Towards the ultimate X-ray source:the X-ray laser

27 June 2000

With their ultrashort wavelengths, X-rays are excellent probes of finestructure. An international team at the DESY laboratory has developed a technique for attaining wavelengths of less than 100 nm.

On 22 February an international team working at the superconducting TESLA Test Facility (TTF) at DESY, Hamburg, set a new record for the shortest wavelength of radiation ever achieved with a free electron laser (FEL). The collaboration, involving around 140 scientists from 38 institutes in 9 countries, succeeded in generating ultraviolet radiation with a wavelength of 109 nm. The previous best using this type of self-amplified spontaneous emission (SASE) FEL was 530 nm (by a group at Argonne). Within a few weeks the group pushed the wavelength down to 80 nm and tuned the FEL to various wavelengths up to 180 nm, thus demonstrating for the first time the free wavelength tunability of SASE FELs over a large range.

To achieve this decisive step towards a new range of laser wavelengths, the TESLA team used the electron beam from the superconducting test linac of the TTF, set up for the development and testing of new superconducting niobium cavities for DESY’s planned 33 km TESLA electron-positron linear collider.

Having demonstrated that SASE is working at such small wavelengths, the collaboration is now extending the short TTF into a 300 m device that could operate in the soft X-ray range around 6 nm. This user facility should be available for experiments by 2003.

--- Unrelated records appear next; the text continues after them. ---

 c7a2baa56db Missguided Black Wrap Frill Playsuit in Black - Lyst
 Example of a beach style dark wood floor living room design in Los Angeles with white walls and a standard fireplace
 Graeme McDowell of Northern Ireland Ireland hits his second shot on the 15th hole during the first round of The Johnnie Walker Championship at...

The ultimate goal is to produce X-rays with a wavelength of 0.1 nm. Since these short wavelengths require an electron beam of much higher energy, this X-ray laser facility is planned to be included as an integral part of the proposed TESLA linear collider.

Synchrotron radiation

Since its discovery in the mid-1940s, synchrotron radiation has evolved into an invaluable tool for experiments in a range of fields – from surface physics, materials sciences and chemistry, to geophysics, molecular biology and medicine. Nowadays, third -generation synchrotron radiation sources are producing nearly every wavelength from infrared to hard X-rays. However, one thing has so far remained a dream: beams of coherent high-intensity X-rays – a high-intensity X-ray laser.

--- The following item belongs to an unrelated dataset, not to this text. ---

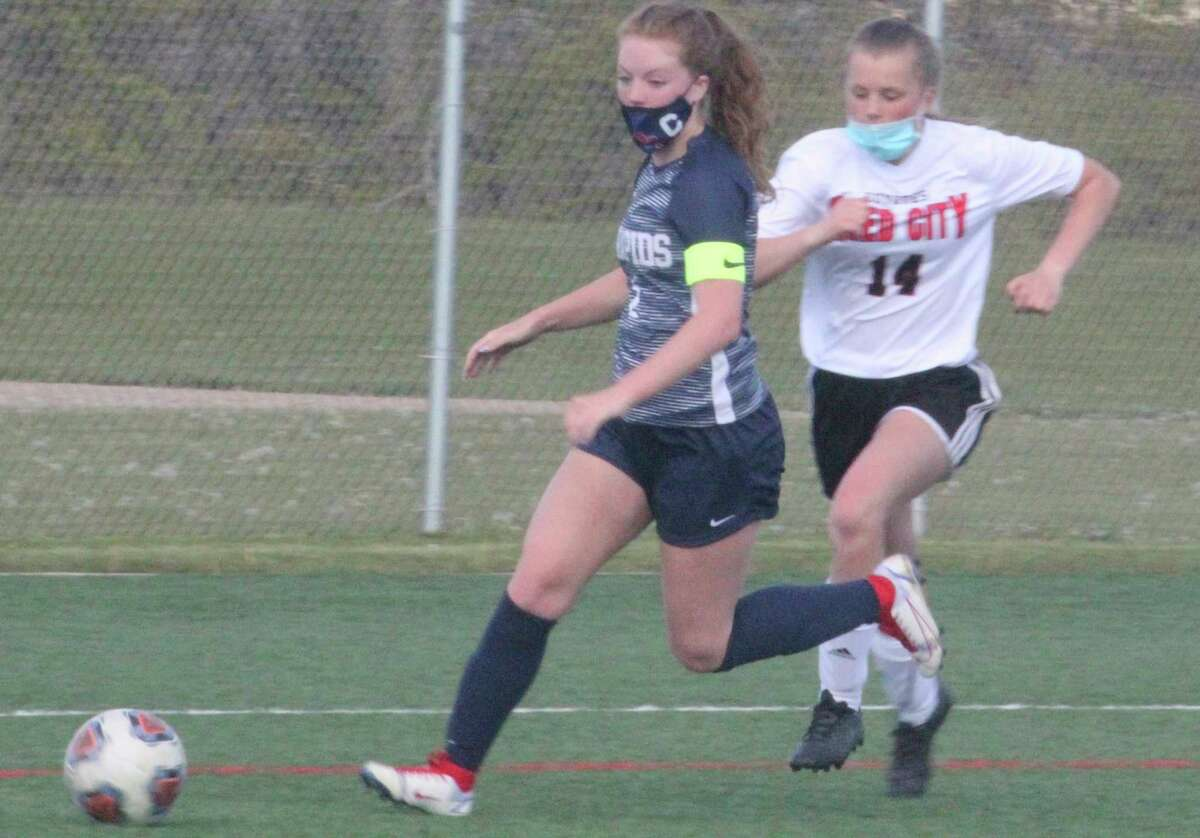 Reed City soccer's Aleeya Stein (14) pursues Big Rapids' Ariana Costie in action earlier this season. (Herald Review file photo)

How to reach this “ultimate” X-ray source has been the subject of many effort both theoretically and experimentally in the last 20 years. During the past 6-8 years a consensus has developed that fourth-generation sources, implying a higher degree of coherence, higher power, brilliance and ultrashort pulses, possibly at very short wavelengths, such as the hard X-ray region, would probably involve a linear accelerator driving a FEL.

This shift from storage rings to linear devices is because the quality of the electron beam – short bunch lengths and small beam emittance – is limited at storage rings but is crucially important for the FEL process. Especially when aiming at X-ray wavelengths with a SASE FEL, the limitations of storage rings become noticeable.

Free electron lasers

The main ingredients of a FEL are a high-energy electron beam with very high brightness and a periodic transverse magnetic field, such as that produced by an undulator magnet. As the electron bunches zigzag through the magnetic field, they emit synchrotron radiation around their direction of motion. For small undulations the radiation is quasimonochromatic. For every undulator period the radiation phase moves ahead of the electrons by a distance equal to this specific resonant wavelength, keeping each electron in phase with the radiation field.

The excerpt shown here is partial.